● **Written exercise**
Take the rows from the line containing "What is the extent" through the line containing "82.5 meters", switch "uppermost" to "highest", and write out only those lines with nothing else changed.

● **The records**
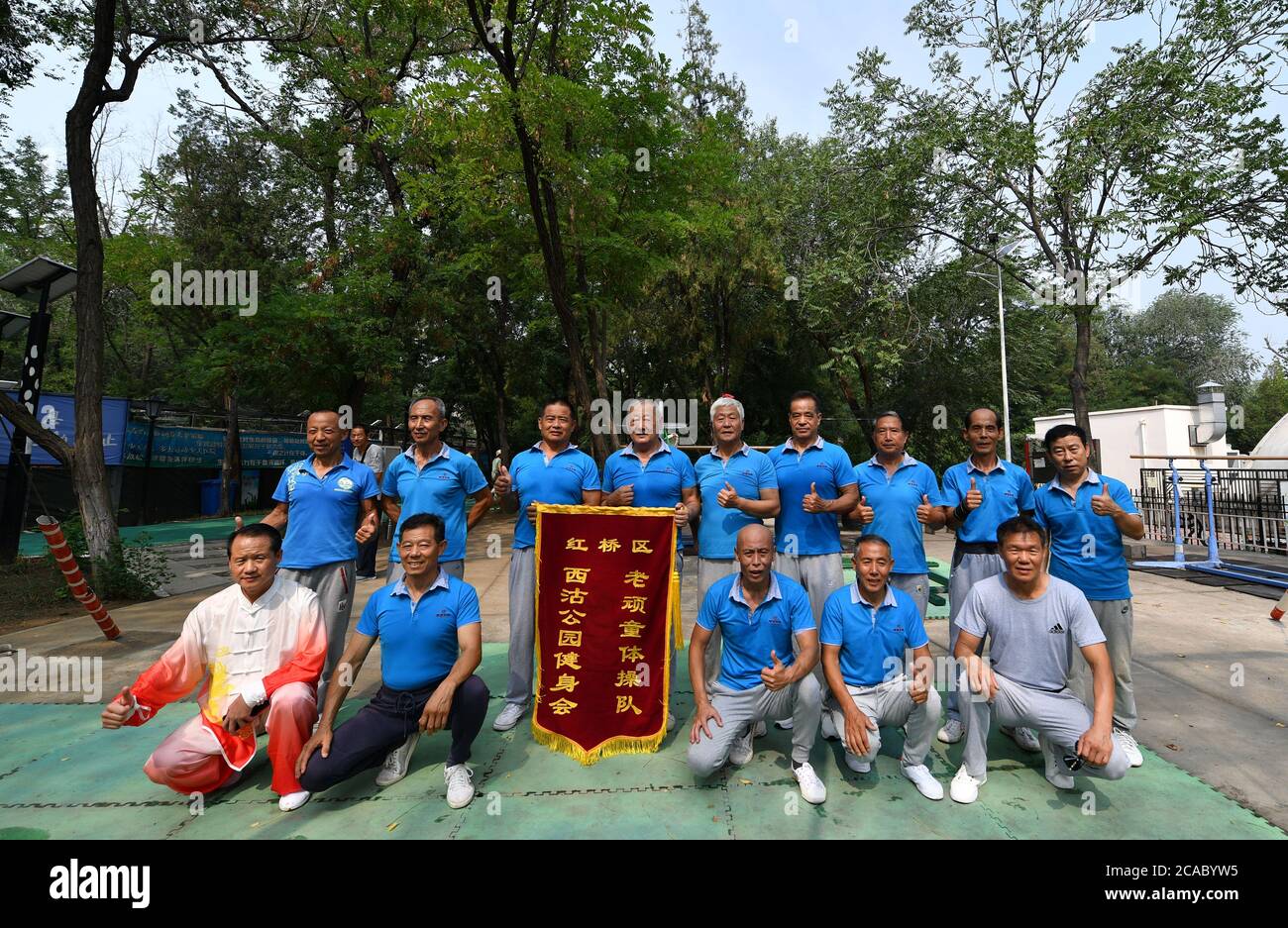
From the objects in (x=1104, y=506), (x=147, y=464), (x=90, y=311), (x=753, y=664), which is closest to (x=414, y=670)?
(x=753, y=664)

==

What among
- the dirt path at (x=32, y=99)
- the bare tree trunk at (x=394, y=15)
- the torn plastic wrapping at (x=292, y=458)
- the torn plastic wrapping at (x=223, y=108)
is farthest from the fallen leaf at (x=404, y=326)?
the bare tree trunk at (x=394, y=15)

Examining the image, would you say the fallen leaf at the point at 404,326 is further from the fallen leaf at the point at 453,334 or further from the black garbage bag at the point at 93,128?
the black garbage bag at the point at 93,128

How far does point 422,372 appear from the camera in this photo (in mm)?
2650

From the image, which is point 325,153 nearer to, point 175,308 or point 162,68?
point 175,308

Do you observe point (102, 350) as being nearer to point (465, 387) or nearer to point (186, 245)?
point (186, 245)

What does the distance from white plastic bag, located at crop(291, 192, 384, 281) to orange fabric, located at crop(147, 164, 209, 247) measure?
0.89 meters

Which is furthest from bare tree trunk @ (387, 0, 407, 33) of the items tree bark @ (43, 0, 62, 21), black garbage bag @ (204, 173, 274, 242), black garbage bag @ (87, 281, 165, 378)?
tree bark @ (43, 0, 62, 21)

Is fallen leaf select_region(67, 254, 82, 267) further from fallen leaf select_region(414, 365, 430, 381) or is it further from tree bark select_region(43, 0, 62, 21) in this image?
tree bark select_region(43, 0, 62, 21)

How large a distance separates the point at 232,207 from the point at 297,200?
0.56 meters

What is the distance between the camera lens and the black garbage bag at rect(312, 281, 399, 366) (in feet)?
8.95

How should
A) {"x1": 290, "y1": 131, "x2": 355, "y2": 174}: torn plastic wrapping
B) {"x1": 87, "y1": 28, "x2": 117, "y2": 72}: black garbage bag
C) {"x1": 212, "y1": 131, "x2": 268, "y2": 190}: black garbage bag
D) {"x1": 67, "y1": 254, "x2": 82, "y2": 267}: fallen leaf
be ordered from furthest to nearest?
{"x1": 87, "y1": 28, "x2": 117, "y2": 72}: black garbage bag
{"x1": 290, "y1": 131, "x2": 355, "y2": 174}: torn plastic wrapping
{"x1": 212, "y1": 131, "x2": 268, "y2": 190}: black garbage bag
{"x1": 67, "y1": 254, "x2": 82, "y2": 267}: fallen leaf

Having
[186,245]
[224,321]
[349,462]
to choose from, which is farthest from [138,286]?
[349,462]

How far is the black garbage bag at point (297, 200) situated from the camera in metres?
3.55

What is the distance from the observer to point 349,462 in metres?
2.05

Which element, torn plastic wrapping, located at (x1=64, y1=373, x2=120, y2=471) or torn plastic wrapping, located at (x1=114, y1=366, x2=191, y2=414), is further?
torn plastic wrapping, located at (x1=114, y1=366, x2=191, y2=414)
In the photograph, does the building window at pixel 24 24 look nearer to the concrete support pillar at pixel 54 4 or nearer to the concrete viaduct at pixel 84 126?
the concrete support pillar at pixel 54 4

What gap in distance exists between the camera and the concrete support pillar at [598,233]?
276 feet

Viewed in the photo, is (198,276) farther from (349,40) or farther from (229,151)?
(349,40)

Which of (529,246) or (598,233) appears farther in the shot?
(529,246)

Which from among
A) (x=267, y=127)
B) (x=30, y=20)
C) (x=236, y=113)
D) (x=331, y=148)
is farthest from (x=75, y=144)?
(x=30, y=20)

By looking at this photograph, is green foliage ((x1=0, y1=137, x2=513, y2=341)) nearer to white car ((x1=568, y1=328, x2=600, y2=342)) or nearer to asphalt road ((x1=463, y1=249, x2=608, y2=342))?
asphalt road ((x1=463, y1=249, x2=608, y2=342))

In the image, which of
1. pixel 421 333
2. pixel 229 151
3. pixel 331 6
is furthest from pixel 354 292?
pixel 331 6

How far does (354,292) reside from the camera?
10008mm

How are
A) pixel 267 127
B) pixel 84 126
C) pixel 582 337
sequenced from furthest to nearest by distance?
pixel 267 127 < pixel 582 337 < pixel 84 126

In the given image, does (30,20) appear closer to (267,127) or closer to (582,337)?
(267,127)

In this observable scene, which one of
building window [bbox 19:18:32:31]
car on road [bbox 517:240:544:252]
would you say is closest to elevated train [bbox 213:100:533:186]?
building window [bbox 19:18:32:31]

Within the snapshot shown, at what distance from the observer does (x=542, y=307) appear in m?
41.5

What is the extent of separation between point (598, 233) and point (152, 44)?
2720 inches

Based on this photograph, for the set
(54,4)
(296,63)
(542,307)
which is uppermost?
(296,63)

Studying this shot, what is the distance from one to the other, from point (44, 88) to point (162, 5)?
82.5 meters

● **Task output**
What is the extent of separation between point (598, 233) and point (152, 44)?
2720 inches

Based on this photograph, for the set
(54,4)
(296,63)
(542,307)
which is highest?
(296,63)

Studying this shot, what is the distance from one to the other, from point (44, 88) to point (162, 5)?
82.5 meters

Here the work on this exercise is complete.